### Try it
Note how many lines of the material that follows include the string "зоны", and state only that number.

### Source material
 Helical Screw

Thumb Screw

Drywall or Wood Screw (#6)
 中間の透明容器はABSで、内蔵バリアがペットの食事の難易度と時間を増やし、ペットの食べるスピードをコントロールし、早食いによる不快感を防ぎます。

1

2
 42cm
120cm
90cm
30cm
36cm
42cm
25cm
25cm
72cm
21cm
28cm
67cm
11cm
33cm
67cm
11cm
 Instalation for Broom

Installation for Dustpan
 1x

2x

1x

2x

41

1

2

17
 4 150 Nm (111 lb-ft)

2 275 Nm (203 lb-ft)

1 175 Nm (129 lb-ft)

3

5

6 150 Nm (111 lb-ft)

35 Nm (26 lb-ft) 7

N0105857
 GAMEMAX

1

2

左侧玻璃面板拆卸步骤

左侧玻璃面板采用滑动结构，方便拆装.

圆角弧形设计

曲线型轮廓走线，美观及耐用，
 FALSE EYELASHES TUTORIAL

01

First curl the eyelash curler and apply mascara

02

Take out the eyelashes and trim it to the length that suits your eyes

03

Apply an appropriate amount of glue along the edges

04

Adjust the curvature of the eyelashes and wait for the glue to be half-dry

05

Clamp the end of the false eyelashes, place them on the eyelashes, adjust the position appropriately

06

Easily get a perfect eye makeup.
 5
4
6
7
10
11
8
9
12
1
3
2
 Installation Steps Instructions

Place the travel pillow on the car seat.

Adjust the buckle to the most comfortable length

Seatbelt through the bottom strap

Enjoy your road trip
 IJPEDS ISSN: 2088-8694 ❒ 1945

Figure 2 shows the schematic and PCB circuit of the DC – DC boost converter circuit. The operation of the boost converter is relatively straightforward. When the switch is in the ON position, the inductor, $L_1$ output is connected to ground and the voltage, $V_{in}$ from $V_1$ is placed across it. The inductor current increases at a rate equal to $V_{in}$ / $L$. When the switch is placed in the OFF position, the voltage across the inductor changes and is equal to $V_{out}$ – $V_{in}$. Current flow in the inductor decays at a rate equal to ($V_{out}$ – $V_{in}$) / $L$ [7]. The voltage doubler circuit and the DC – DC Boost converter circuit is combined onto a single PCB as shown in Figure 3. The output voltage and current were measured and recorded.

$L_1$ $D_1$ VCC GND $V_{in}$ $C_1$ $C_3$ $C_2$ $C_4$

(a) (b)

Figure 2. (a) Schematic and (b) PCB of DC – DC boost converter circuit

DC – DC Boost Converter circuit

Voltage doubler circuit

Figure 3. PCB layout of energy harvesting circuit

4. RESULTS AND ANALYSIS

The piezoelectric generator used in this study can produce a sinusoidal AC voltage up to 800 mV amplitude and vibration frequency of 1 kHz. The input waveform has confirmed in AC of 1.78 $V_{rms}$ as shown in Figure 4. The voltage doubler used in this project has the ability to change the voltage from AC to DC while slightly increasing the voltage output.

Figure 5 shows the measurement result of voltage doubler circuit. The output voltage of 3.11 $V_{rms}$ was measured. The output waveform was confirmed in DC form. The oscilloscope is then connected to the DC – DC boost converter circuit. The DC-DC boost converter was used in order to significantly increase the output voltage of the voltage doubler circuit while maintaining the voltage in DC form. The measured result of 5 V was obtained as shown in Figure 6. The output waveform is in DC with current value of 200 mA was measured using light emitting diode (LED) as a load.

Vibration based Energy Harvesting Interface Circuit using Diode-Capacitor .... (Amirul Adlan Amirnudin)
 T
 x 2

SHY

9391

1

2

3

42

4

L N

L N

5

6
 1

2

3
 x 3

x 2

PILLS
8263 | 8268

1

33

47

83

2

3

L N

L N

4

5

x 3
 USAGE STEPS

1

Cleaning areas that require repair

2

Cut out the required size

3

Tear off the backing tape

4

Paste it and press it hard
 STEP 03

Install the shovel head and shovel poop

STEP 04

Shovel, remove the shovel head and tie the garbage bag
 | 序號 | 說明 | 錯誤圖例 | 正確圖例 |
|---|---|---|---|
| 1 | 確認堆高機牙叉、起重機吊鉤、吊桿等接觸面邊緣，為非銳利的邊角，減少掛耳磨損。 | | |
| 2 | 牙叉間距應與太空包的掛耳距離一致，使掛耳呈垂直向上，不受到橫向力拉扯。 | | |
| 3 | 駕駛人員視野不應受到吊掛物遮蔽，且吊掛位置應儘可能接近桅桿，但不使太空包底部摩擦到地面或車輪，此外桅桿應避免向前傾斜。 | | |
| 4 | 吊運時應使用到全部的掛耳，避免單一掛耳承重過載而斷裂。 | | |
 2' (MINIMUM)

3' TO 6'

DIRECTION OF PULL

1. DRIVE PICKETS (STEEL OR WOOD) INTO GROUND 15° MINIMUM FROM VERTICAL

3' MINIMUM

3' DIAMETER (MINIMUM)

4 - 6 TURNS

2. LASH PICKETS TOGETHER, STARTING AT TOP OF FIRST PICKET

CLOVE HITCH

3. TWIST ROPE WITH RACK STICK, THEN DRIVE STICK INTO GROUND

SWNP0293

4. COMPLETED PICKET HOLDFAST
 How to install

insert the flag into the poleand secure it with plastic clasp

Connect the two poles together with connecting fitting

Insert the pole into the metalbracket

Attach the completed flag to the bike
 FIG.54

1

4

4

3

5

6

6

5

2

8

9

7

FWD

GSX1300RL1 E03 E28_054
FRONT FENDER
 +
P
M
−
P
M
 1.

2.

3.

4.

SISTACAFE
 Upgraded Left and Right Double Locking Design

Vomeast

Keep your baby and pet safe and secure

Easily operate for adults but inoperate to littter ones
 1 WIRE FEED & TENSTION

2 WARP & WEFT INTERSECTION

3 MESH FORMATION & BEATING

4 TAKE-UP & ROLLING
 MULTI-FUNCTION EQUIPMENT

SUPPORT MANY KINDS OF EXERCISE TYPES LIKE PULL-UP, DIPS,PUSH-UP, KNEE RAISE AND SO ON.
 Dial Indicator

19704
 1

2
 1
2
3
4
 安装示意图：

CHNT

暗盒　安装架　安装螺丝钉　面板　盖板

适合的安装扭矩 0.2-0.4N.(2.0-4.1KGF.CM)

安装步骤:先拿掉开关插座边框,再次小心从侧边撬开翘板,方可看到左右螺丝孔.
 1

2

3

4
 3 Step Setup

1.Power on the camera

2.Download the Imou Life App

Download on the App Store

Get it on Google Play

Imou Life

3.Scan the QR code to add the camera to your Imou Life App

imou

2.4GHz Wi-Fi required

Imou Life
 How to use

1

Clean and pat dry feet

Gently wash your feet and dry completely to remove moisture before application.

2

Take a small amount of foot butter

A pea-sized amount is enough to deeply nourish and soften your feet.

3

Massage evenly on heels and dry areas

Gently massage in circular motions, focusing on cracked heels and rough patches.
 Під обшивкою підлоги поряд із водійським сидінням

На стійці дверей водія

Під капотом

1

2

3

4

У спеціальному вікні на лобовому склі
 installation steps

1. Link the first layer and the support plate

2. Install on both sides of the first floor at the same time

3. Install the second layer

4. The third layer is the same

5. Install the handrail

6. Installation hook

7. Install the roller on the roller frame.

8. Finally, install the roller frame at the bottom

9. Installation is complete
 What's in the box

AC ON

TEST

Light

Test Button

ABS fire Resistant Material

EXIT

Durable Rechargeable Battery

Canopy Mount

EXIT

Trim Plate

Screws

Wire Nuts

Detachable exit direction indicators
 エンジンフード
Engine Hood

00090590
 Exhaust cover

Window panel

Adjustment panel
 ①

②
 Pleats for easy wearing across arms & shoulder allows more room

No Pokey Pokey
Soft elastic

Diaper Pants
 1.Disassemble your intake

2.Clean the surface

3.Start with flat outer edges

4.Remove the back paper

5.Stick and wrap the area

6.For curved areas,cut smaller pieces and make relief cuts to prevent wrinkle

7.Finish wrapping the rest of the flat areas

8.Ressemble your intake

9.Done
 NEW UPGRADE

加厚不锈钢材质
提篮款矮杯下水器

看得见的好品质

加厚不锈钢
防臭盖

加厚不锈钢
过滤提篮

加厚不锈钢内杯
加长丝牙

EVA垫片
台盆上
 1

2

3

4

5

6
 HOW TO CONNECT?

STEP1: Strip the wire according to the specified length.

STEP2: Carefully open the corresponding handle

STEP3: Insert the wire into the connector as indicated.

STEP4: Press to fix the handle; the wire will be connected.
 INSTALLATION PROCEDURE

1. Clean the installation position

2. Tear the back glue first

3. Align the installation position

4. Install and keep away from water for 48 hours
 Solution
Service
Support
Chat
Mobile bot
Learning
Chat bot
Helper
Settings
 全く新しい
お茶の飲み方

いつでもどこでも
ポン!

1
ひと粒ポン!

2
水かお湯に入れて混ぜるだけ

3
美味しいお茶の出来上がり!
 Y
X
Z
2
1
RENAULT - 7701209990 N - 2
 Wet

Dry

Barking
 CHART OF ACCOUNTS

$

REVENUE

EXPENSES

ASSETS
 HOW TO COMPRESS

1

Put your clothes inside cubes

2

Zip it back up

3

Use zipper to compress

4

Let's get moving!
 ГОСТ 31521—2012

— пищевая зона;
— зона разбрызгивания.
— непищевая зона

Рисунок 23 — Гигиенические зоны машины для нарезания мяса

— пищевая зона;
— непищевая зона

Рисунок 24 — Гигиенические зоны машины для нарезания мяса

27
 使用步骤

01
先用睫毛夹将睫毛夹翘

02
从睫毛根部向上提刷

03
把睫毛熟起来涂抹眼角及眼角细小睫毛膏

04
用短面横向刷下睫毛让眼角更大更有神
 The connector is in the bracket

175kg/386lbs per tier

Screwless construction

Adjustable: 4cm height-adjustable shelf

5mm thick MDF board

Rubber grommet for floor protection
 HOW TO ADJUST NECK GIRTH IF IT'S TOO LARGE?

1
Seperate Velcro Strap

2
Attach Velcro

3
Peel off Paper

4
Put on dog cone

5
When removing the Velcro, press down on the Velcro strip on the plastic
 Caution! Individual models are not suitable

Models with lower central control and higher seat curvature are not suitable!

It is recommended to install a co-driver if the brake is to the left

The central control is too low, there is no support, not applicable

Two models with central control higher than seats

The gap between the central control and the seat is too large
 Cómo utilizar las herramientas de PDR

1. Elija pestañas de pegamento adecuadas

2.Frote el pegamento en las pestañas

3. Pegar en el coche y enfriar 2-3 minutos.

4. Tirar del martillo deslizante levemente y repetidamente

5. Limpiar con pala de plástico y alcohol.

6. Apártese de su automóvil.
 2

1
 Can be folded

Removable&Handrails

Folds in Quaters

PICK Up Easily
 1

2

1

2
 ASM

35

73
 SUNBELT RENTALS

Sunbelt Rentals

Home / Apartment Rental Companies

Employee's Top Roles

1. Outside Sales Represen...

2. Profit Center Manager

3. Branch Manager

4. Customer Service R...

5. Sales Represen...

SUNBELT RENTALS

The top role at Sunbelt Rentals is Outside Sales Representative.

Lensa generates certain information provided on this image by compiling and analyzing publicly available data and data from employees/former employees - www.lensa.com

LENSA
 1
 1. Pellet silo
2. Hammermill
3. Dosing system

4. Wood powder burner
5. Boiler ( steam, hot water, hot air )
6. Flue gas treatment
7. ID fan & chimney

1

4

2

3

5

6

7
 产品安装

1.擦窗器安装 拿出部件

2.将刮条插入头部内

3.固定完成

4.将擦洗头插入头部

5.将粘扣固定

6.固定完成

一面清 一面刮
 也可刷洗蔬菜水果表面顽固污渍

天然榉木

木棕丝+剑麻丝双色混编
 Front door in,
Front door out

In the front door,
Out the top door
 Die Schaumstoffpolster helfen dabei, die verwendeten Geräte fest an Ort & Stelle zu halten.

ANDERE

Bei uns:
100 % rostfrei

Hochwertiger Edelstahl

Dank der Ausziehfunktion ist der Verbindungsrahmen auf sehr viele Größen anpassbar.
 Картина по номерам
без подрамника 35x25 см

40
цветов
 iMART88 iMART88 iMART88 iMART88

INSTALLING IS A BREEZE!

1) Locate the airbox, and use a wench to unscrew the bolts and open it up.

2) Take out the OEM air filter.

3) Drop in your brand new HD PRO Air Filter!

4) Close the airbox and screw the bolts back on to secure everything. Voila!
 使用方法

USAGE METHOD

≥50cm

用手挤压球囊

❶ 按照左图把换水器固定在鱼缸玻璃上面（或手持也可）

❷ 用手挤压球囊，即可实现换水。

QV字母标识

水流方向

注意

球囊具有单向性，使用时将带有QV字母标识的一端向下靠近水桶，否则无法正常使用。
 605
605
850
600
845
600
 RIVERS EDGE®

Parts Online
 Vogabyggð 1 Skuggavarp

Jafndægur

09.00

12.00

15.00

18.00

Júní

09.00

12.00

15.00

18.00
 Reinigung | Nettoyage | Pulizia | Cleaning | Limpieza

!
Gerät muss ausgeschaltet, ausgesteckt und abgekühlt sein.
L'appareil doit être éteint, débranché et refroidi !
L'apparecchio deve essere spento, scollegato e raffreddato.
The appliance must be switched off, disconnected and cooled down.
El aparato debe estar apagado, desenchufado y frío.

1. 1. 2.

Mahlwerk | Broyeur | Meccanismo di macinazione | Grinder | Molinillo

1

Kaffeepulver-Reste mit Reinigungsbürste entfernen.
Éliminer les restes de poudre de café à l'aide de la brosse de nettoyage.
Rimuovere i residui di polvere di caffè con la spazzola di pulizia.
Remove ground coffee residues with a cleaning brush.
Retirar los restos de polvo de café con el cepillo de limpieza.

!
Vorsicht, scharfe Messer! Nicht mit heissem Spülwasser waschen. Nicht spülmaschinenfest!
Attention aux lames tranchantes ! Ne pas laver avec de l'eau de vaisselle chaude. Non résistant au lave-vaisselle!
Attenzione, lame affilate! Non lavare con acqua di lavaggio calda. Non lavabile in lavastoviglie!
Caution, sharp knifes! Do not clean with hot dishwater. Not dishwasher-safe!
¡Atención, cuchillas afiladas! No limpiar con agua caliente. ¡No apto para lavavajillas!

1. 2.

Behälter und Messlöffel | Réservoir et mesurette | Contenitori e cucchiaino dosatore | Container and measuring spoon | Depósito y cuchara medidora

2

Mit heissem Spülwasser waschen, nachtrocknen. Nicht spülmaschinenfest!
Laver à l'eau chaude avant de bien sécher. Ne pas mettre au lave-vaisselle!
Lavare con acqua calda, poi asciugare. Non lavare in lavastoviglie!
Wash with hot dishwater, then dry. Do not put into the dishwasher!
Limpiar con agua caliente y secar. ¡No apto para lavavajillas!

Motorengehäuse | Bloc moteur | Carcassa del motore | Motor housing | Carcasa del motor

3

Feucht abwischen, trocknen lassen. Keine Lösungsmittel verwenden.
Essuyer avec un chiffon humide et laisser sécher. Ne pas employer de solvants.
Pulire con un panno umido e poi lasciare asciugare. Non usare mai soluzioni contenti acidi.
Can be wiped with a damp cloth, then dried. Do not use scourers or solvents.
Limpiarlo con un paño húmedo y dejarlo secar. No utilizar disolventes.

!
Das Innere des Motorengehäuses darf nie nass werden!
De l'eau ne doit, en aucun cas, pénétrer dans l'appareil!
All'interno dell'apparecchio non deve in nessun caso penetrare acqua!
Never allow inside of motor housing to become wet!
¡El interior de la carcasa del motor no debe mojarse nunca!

### Exercise result
2